Alhambra residents suing over major office and retail project

They say it would be located in one of the city’s “most congested and contaminated areas”

A group of Alhambra residents is suing the city in an attempt to block a controversial development project that will bring a Lowe’s home improvement store and two six-story office towers to a 12-acre lot on South Fremont Avenue.

Neighborhood activist group Grassroots Alhambra filed the lawsuit Monday in the Los Angeles Superior Court, as the Pasadena Star News reports. The suit alleges that the project did not undergo sufficient environmental review before being approved by the city’s planning department in January.

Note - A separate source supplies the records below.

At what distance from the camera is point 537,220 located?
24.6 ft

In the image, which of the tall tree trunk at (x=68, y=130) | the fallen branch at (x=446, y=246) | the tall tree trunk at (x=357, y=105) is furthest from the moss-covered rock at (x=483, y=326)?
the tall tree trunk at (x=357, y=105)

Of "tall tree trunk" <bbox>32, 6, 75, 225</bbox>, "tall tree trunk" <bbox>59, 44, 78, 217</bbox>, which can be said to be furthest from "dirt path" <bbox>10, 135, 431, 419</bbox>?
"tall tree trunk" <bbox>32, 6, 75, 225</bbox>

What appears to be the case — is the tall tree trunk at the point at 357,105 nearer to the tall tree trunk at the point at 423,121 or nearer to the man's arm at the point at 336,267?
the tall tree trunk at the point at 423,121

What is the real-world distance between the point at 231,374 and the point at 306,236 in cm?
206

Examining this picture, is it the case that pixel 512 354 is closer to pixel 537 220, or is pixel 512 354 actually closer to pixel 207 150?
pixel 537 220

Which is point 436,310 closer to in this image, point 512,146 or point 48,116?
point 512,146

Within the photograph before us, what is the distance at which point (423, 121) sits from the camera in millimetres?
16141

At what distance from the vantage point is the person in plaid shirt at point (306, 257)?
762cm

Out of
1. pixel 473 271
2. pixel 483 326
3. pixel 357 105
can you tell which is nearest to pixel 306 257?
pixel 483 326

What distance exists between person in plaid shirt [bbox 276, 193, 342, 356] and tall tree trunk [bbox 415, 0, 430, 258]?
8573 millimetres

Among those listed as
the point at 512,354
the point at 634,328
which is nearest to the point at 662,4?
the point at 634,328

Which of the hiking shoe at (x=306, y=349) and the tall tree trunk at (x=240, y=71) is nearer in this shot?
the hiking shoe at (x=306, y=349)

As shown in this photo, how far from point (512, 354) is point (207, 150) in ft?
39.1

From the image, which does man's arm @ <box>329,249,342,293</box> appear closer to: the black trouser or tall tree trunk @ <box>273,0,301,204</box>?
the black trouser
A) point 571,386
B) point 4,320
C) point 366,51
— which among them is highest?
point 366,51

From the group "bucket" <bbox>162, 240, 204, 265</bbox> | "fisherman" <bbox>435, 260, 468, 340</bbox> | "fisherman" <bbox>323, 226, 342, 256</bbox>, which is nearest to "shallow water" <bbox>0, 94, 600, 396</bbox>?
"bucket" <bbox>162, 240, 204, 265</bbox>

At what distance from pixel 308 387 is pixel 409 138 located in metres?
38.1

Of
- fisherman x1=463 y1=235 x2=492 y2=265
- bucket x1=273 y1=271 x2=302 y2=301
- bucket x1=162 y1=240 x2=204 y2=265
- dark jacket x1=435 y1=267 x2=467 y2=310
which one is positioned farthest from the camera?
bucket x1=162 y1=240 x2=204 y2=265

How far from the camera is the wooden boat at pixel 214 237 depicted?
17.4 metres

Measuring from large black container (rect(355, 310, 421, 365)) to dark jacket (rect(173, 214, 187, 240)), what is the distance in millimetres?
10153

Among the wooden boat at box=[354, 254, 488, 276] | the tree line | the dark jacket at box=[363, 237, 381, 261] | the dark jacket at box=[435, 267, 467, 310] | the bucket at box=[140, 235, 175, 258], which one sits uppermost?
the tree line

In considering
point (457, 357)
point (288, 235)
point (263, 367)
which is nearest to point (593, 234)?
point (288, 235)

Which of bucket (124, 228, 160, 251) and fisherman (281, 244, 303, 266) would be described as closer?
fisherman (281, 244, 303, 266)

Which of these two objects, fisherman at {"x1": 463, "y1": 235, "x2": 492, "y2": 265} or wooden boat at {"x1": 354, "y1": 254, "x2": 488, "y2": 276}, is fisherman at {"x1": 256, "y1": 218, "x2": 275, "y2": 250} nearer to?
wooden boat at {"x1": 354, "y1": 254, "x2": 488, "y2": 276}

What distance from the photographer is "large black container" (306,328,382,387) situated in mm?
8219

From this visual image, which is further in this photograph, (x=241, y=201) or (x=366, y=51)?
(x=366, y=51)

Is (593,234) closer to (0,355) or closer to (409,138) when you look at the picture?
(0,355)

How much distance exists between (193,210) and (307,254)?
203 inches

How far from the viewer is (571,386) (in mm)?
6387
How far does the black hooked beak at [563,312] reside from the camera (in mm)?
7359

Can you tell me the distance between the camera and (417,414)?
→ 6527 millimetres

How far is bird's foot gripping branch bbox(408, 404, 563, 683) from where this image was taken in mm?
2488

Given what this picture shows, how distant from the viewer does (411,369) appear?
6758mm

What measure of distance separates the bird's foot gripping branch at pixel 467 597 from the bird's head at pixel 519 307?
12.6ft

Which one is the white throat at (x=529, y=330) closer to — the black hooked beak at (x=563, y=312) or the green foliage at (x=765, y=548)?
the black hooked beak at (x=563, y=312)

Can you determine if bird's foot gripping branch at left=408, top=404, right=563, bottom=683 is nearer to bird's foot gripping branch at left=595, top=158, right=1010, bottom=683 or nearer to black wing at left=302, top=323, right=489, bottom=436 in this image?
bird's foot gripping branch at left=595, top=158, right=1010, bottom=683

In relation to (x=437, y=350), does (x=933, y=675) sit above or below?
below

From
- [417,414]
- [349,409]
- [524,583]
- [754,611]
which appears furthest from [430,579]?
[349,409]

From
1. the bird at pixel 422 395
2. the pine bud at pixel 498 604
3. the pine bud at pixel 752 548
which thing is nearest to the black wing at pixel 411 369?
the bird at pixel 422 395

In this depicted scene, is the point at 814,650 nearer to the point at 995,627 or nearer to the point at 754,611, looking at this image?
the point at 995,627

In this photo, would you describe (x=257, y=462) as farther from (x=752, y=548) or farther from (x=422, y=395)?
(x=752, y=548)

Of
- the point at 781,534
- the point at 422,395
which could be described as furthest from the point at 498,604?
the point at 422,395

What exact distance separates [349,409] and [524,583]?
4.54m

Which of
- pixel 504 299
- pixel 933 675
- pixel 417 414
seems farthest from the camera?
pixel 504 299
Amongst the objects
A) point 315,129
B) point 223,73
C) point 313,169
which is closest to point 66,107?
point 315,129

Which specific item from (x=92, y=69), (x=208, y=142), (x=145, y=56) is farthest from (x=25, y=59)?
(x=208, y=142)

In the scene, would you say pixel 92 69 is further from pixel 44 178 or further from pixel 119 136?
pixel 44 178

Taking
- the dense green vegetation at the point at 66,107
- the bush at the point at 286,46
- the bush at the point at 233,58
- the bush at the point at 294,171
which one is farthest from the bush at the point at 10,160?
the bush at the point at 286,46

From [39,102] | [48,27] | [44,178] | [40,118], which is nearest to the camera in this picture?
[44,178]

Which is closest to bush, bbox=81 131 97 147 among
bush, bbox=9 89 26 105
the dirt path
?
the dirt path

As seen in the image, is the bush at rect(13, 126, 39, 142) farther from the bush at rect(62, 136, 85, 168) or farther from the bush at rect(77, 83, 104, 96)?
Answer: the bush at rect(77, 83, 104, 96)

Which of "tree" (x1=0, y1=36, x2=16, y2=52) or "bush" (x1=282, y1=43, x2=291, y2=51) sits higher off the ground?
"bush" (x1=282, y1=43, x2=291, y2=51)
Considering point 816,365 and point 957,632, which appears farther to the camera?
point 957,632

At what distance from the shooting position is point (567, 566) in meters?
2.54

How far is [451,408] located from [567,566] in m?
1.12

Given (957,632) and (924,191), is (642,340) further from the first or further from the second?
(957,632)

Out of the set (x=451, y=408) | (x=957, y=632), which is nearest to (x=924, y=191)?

According to a press release from the group, the project, which also includes a six-floor parking structure, would be “located in one of the most congested and contaminated areas in the city of Alhambra.”

The contamination part of that statement refers to the possibility that toxic materials could be left over from a manufacturing plant that previously occupied the project site. Residents maintained this position in an appeal of the project rejected by the city council in February.

The project is being developed by the Charles Company, which is also working to redevelop the long-abandoned Hawthorne Mall into an outdoor shopping complex.

Dr. Ron Sahu, a leader of Grassroots Alhambra, said the group has nothing against the developer—or development in general. “We are simply against the illegal manner in which the City of Alhambra sought to approve the project,” he maintained.